# Aim:
Recast the lines of the items below as a Markdown table with two columns, Row and Line, giving each non-blank line its own numbered row and dropping the blank lines. Leave the pictures out of the table.

(Data lines)
━━━━━━━━━━

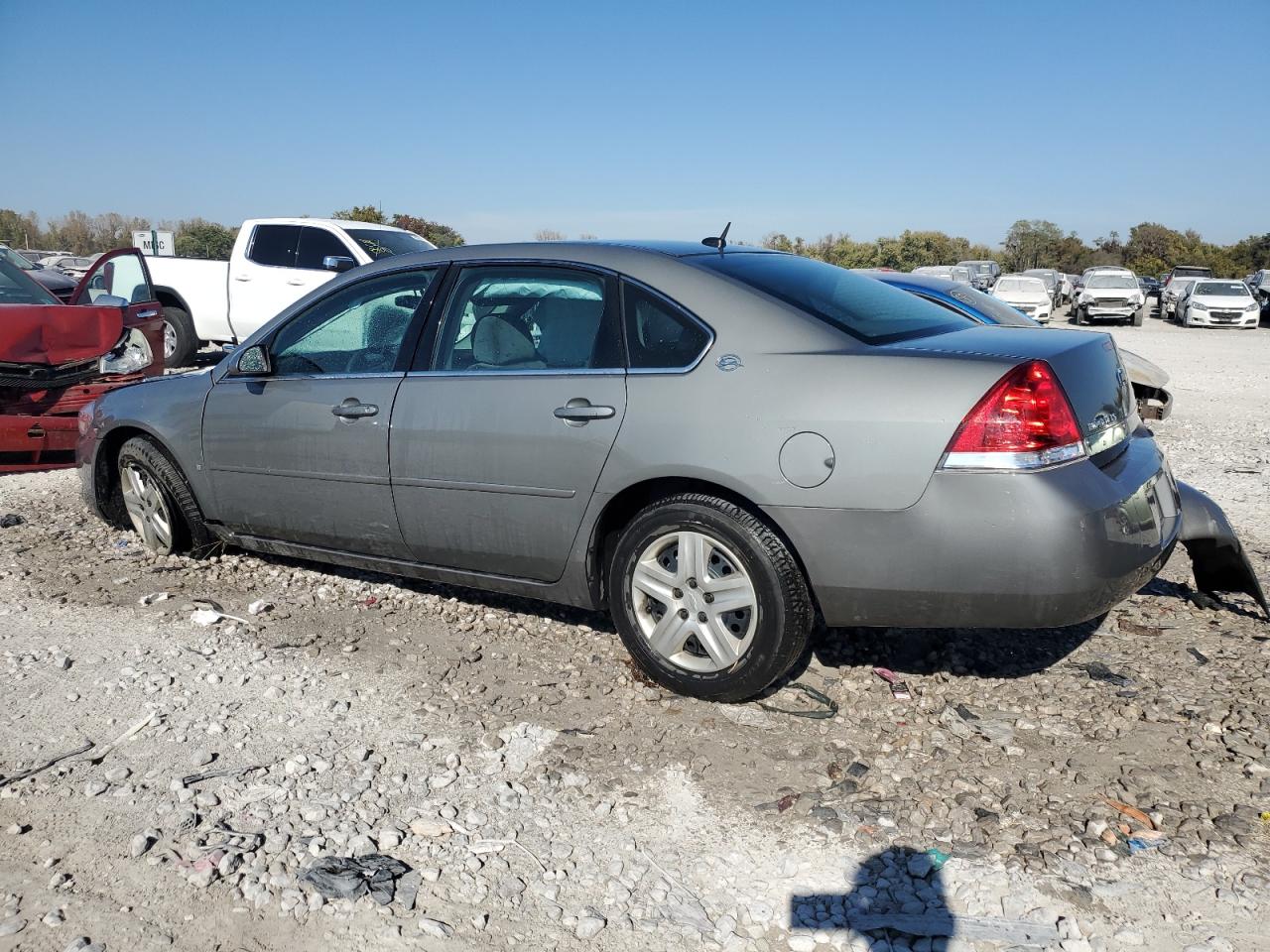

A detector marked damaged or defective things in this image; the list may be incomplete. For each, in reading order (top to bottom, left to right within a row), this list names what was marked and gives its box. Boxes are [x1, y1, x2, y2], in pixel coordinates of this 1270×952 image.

damaged red car [0, 249, 167, 472]
damaged rear bumper [1175, 484, 1262, 619]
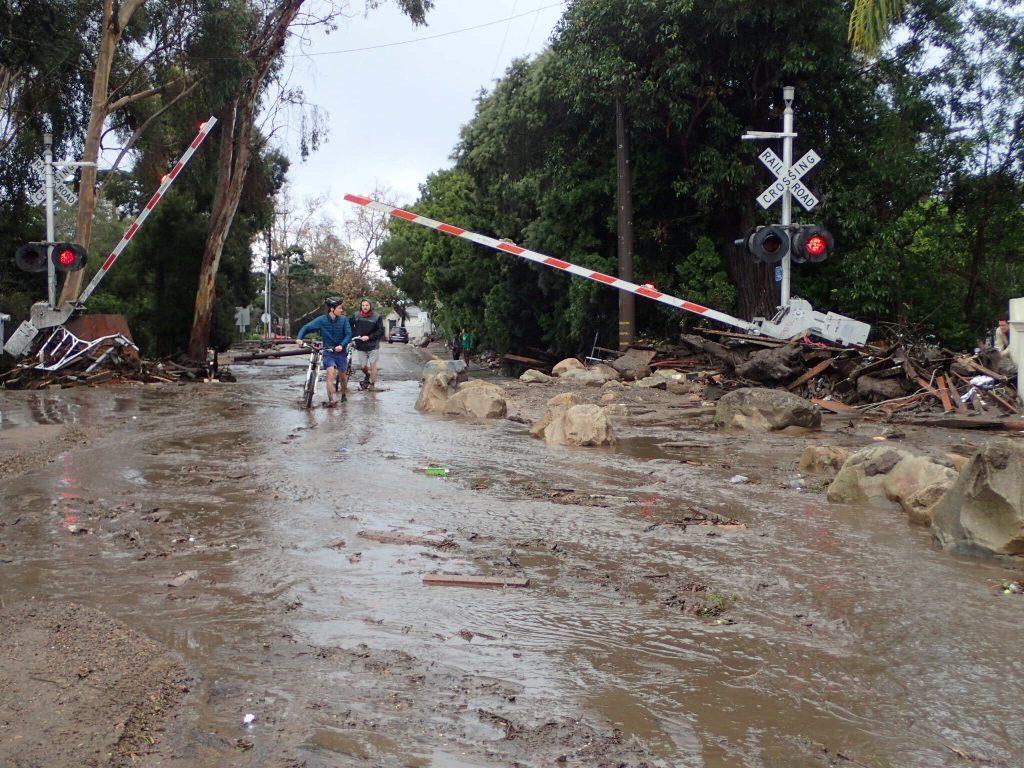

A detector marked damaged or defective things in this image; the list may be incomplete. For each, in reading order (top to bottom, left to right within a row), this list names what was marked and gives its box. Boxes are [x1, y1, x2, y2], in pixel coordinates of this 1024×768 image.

broken plank [786, 360, 835, 391]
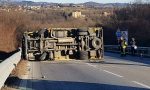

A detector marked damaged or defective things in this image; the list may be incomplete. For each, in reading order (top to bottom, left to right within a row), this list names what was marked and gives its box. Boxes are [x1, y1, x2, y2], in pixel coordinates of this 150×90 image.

overturned truck [22, 27, 103, 61]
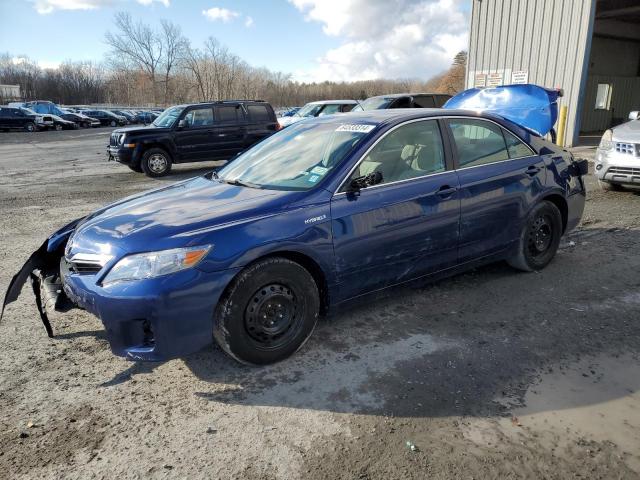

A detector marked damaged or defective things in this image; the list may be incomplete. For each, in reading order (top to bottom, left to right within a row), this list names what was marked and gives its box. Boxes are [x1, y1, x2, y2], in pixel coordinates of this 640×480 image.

damaged front bumper [1, 220, 240, 360]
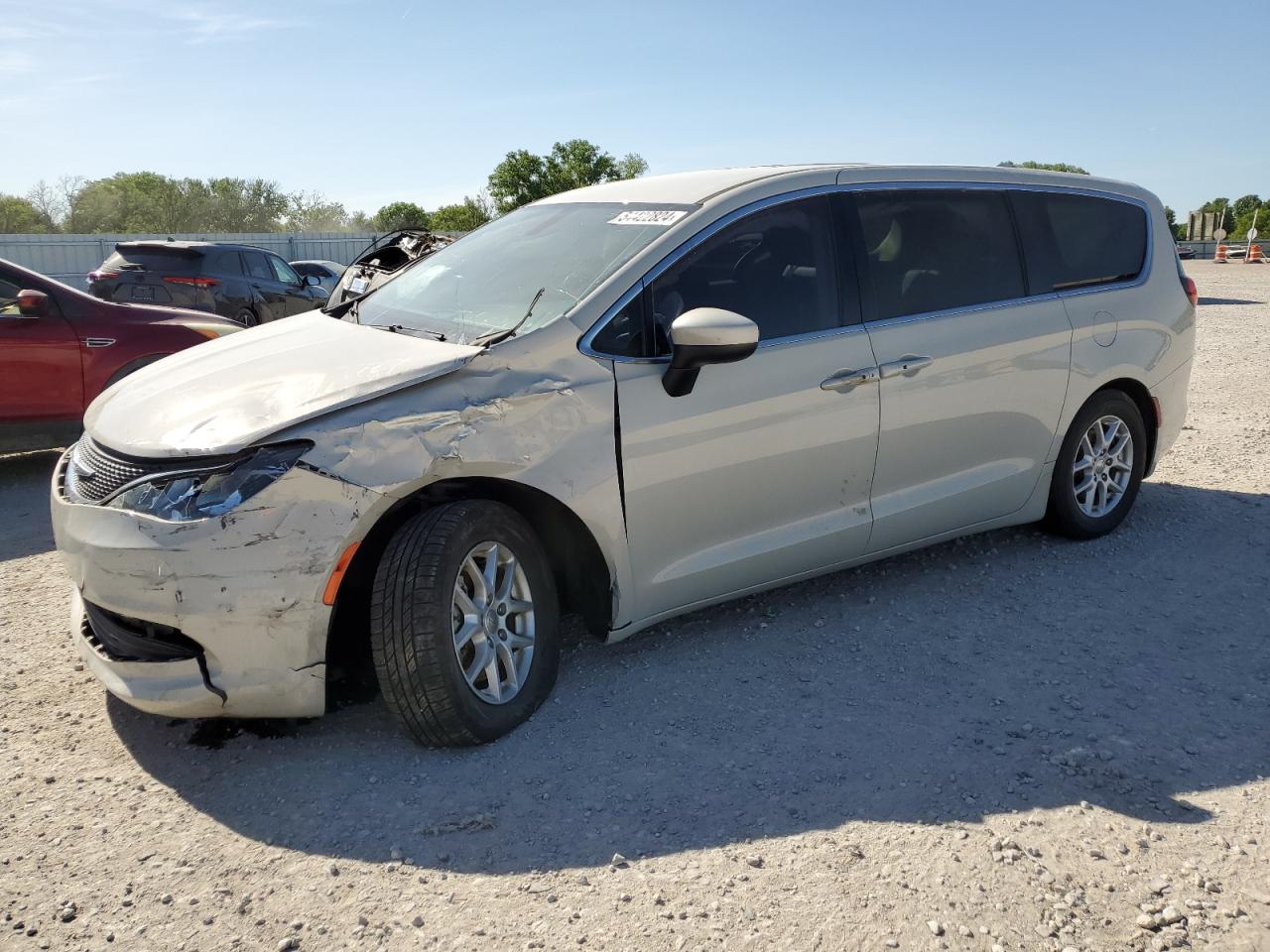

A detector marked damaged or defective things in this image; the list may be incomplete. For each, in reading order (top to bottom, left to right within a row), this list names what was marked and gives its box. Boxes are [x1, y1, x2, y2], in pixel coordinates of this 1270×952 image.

front bumper damage [48, 451, 381, 715]
damaged silver minivan [55, 166, 1194, 746]
dented front door [617, 329, 883, 627]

━━━━━━━━━━

# Written answer:
| Row | Line |
|---|---|
| 1 | A detector marked damaged or defective things in this image; the list may be incomplete. For each, in reading order (top to bottom, left to right within a row), this list names what was marked and gives its box. Boxes are [x1, y1, x2, y2], in pixel coordinates of this 1270×952 image. |
| 2 | damaged red car [0, 249, 167, 472] |
| 3 | damaged rear bumper [1175, 484, 1262, 619] |
| 4 | A detector marked damaged or defective things in this image; the list may be incomplete. For each, in reading order (top to bottom, left to right within a row), this list names what was marked and gives its box. Boxes are [x1, y1, x2, y2], in pixel coordinates of this 1024×768 image. |
| 5 | broken plank [786, 360, 835, 391] |
| 6 | A detector marked damaged or defective things in this image; the list may be incomplete. For each, in reading order (top to bottom, left to right within a row), this list names what was marked and gives its box. Boxes are [x1, y1, x2, y2], in pixel coordinates of this 150×90 image. |
| 7 | overturned truck [22, 27, 103, 61] |
| 8 | A detector marked damaged or defective things in this image; the list may be incomplete. For each, in reading order (top to bottom, left to right within a row), this list names what was marked and gives its box. Boxes are [x1, y1, x2, y2], in pixel coordinates of this 640×480 image. |
| 9 | damaged front bumper [1, 220, 240, 360] |
| 10 | A detector marked damaged or defective things in this image; the list may be incomplete. For each, in reading order (top to bottom, left to right within a row), this list names what was marked and gives its box. Boxes are [x1, y1, x2, y2], in pixel coordinates of this 1270×952 image. |
| 11 | front bumper damage [48, 451, 381, 715] |
| 12 | damaged silver minivan [55, 166, 1194, 746] |
| 13 | dented front door [617, 329, 883, 627] |